1. We need to get our bedroom ceiling fan fixed. The settings that work are "super slow" and "Watch out for the blades!". There's no middle speed anymore; that hasn't worked for ages. It didn't bother me before, but when my temperature was fluctuating so much I really needed the option of all three settings.

2. I do too much for everybody in my family. I've said it many times, but this really brought it to the fore. The first morning I could hear everything going to pieces in another room, the only thought in my pounding head was, "who cares, they'll just have to work it all out without me." The realisation that I could feel so dismissive about it was shocking, but surprisingly freeing.

3. I have exhausted myself by being available as much as I could be to help our daughter with her toddler, who is really getting too heavy for me to hold for long periods and who sees me as an extra mother rather than her Nanna. My poor, not-getting-any-younger body is hating me for that first part now and the second part was causing unnecessary stress to my daughter.

And 4. That bloody mattress needed something done with it. It's bad enough lying in bed feeling like you can't lift your head without it exploding, without the extra discomfort of lower back and hip pain from a too-firm mattress.

So, now that I'm recovered, I'm implementing some changes.

1. We'll get an electrician out to find the middle speed on our fan.

2. Everyone is doing more around the house. If I feel the urge to do a job FOR someone, I'm learning to stop and remind them to do it themselves. When the kids were small we tried to instill good habits, but our routines slipped as they got older. I said in my last post that I am better now at taking time for myself, and that is true. But when it comes to daily tasks around the house I tend to just DO those.

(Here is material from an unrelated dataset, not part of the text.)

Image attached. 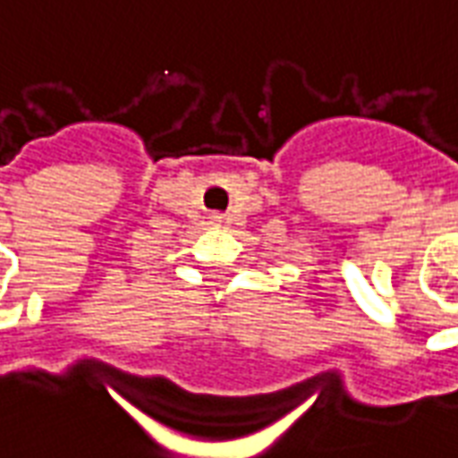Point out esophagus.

It's my own habit. My boys don't worry about dishes piling up or laundry on the bathroom floor because I always take care of it. It's time to change that, and the family are all aware and co-operative.

3. I spoke with my daughter about me stepping back more so that she can focus on her little girl and I can have less of a caregiver role (as much as we can manage in our current shared-living arrangement). We are on the same page about how to move forward with this and I'm hoping Baby J will see me less as second mother and I can really enjoy just being her Nanna. One change is simply me leaving the living area in the evenings so she only has her Mummy for company while winding down for bed. (The Caveman already does this, retreating to his computer room, so I'm just following his lead). The plus for me is that I will get an hour or so to myself in my room, to relax, read, meditate or whatever I feel like.

And 4. In the best news yet, we now have a mattress topper! I picked one out online on the first day I could stand looking at a screen. The Caveman drove out and picked it up for me and we've both slept beautifully for three nights now. My body is so grateful, as is my heart. He has loved our mattress ever since we first bought it - he prefers a very firm bed and, being autistic, doesn't take change easily once he likes something - but he didn't hesitate to compromise for me on the topper when he realised just how much trouble I have with it now. As an added bonus, it turns out he's pretty happy with the topper too.

I'm aware that running myself ragged is probably a big part of why I got so sick, not to mention the general emotional detachment I've felt towards work (and life in general) lately. I'll be back at work in a couple of days and I'm interested to see if my enthusiasm for the job returns a bit, with me being under less pressure at home. By sheer coincidence, my daughter also recently scaled back her work hours dramatically, so she and I are bringing in some changes for the whole family which should help the entire household run more smoothly.